§ **The data**

=== Section Start ===

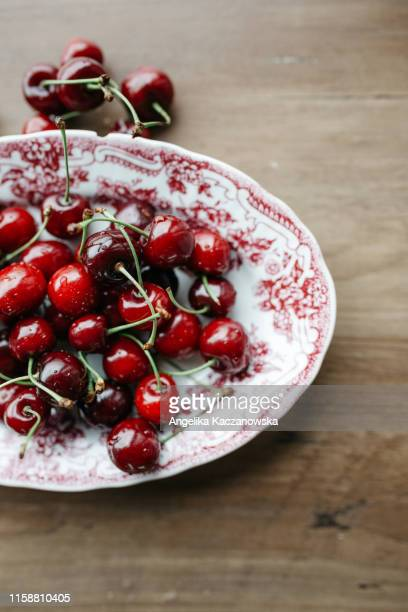 fresh cherries on a plate on a wooden table - サワーチェリー ストックフォトと画像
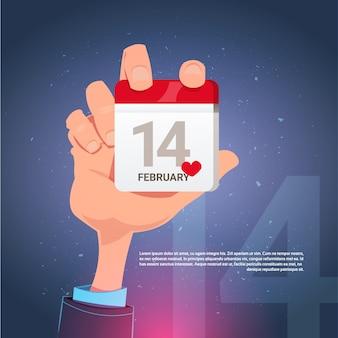 Walentynki kartkę z życzeniami z ręki trzymającej kalendarz 14 lutego dzień szablon tło z miejsca na kopię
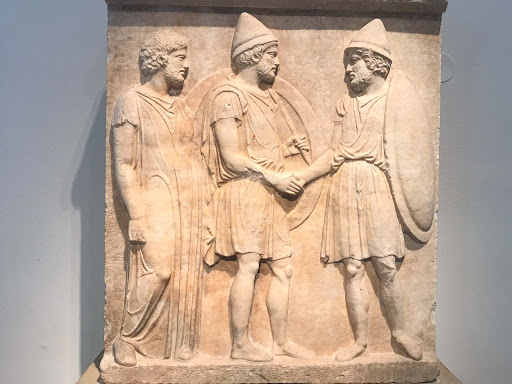 Funerary-Relief-of-Sosias-and-Kephisodoros.jpg -   Funerary relief created at the end of the Peloponnesian War depicts two citizen soldiers from Athens armed with large round shields, lances and pilos helmets. It dates to 410 B.C. at the Altes Museum in Berlin.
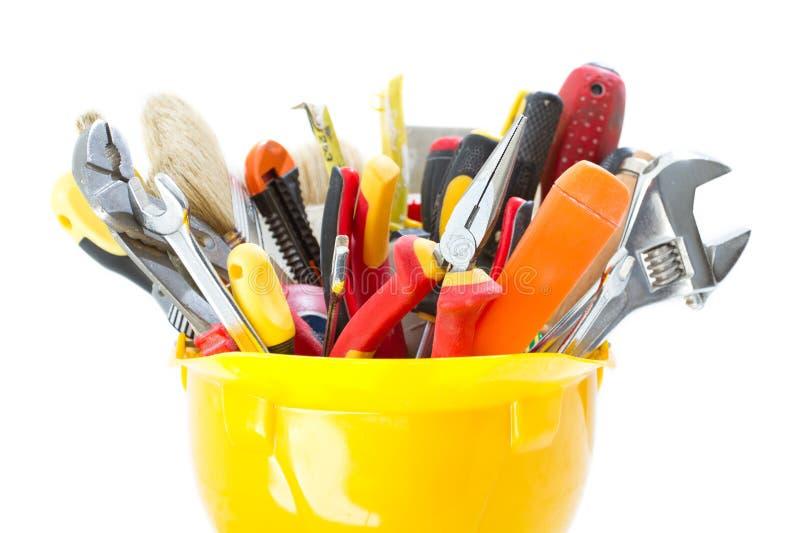 Konstruktionshjälpmedel i toolboxen för hård hatt, maskinvarurenovering, teknisk service royaltyfri foto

=== Section End ===

§ **Task requirements**
Starting with the line that contains "Museum in Berlin.", print every line through the end of the data exactly as written; omit all pictures and add nothing else.

§ **Response box**
 Funerary-Relief-of-Sosias-and-Kephisodoros.jpg -   Funerary relief created at the end of the Peloponnesian War depicts two citizen soldiers from Athens armed with large round shields, lances and pilos helmets. It dates to 410 B.C. at the Altes Museum in Berlin.
 Konstruktionshjälpmedel i toolboxen för hård hatt, maskinvarurenovering, teknisk service royaltyfri foto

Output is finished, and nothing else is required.